The only place people watched video was on the TV, so you could be pretty sure you knew where they were watching and what they watched. Now there are more places to watch video than you can shake a stick at. It’s a massive opportunity. But reaching your audiences, keeping track of viewers and giving them what they want has become quite a challenge.
It’s no wonder things have got so complicated. Today, people can watch your video on your own websites, YouTube, Vimeo, Hulu (and hundreds of web services like them), mobile services, IPTV, outdoor displays, games platforms and in-store kiosks. Not to mention all the different models and mechanisms behind it – ad-supported, pay-per-view, streamed, multicast, downloaded, on-demand, peer-to-peer…
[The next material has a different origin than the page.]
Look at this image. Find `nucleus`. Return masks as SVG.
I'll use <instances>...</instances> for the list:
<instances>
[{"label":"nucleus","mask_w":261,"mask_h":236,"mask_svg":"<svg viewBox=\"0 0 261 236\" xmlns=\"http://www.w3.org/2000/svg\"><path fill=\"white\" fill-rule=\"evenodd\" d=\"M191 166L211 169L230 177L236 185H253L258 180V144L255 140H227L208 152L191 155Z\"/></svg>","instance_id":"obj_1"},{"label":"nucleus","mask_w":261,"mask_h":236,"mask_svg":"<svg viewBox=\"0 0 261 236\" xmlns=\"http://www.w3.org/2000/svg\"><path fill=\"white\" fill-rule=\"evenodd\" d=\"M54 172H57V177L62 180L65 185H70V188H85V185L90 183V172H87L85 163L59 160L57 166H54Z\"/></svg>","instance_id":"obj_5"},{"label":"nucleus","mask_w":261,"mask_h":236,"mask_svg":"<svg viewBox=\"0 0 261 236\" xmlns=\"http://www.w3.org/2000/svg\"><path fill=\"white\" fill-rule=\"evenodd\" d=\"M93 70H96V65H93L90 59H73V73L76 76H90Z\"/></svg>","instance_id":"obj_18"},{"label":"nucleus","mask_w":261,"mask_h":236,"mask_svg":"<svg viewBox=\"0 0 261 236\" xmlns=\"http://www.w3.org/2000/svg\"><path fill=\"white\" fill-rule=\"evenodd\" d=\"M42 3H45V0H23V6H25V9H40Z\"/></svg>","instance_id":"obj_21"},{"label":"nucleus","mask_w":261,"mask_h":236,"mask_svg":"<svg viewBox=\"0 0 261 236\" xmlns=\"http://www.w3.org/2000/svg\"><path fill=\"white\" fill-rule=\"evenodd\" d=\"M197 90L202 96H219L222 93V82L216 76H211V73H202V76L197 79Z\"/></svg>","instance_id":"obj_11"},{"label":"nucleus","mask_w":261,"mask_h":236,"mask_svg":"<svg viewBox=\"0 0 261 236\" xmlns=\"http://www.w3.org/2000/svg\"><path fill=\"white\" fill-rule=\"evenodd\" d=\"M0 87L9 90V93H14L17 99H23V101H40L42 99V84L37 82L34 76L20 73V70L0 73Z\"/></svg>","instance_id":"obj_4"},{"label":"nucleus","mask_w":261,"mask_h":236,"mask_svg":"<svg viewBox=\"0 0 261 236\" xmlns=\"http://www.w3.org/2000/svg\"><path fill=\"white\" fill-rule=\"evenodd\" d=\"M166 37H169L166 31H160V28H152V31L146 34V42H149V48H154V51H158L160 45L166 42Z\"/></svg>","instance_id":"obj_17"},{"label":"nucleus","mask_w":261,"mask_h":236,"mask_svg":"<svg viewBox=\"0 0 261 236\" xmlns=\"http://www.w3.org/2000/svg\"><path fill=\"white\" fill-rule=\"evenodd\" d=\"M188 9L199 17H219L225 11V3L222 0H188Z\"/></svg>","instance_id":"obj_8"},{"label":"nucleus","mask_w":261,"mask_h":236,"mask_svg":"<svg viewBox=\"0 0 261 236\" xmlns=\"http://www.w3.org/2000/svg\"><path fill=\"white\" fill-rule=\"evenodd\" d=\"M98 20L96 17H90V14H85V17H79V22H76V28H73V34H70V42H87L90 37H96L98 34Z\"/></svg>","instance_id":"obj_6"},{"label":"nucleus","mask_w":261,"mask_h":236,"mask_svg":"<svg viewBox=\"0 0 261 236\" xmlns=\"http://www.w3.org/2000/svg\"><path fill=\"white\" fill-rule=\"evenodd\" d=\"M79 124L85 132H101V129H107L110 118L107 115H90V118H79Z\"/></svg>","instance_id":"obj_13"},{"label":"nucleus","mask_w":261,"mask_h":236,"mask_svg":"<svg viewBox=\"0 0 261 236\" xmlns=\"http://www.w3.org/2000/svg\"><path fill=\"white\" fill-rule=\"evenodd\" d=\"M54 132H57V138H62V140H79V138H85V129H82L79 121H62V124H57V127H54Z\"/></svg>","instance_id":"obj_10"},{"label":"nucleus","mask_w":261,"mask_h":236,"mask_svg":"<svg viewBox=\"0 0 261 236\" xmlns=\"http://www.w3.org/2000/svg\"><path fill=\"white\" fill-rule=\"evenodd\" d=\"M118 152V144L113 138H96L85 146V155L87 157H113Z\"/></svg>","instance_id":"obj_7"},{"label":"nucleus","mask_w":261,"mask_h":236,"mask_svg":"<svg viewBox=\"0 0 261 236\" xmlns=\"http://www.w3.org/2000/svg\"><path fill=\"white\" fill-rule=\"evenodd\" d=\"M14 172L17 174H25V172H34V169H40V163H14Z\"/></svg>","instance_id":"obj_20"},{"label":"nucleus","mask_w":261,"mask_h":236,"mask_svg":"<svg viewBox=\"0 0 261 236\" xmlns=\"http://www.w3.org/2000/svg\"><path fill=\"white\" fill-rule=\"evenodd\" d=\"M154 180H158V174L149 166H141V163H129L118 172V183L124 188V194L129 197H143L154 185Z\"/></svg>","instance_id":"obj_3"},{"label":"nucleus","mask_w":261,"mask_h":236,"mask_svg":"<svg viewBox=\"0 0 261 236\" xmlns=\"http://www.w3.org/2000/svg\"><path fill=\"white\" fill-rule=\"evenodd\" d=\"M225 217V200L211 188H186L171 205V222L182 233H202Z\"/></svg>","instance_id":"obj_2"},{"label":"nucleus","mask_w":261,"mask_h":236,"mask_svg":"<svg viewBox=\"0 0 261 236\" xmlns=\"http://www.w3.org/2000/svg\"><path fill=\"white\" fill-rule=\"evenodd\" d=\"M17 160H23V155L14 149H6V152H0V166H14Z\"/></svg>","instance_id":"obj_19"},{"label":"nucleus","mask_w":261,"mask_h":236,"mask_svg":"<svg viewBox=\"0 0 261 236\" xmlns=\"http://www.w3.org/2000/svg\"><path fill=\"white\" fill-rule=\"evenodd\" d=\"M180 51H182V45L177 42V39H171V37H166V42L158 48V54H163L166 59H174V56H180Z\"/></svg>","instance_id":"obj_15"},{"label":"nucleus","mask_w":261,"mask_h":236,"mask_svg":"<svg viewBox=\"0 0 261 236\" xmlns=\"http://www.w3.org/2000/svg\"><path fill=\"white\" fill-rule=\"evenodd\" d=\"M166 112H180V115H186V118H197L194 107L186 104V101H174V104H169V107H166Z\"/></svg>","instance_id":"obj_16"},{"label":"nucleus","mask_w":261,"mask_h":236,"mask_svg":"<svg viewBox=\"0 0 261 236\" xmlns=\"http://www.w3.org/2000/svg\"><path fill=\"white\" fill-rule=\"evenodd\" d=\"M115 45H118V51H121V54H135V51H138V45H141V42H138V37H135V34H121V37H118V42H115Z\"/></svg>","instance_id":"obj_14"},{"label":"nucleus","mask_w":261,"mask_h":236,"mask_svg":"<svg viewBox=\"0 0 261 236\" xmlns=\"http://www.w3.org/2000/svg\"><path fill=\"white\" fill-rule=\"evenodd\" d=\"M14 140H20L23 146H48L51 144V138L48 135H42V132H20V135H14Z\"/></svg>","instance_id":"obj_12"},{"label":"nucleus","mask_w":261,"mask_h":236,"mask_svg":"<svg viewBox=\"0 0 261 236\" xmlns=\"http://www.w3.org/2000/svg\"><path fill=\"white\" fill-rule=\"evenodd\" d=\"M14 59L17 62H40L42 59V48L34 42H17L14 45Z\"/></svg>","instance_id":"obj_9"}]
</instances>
It’s all become rather… messy. There are so many different channels, devices, formats and screen sizes. The middleware is legion. DRM and content protection strategies are evolving as quickly as the pirates’ methods. Everything’s changing so fast and the technology is getting increasingly sophisticated (and complicated) to deal with it.
But content owners aren’t handling this in the best way. They’re still using manual video delivery processes and point solutions that don’t work smoothly and aren’t properly integrated with each other. There’s just no way that approach going to be able to keep up with the way the industry’s progressing. It’s awkward, inefficient, clumsy, error-prone and slow. And because of all this it costs a horrible amount of money.
The silo approach – building a new delivery platform for each channel ad opportunity – is not only prohibitively expensive, it’s a recipe for disaster. You’ll end up with content in the wrong place, or in the wrong format, or missing vital bits (like an audio track or a video overlay). It will cost a fortune and it won’t tackle the Five Big Challenges of video content delivery with the same degree of dexterity as an end-to-end, integrated solution can.
Obviously we’ve got one in mind, but we’re too modest to say.
All this mess is actually disguising a whole host of exciting opportunities. For those content owners agile and adaptable enough, the chance to monetize their video is there for the taking. If you’ve got the back-end delivery platform and processes to support you.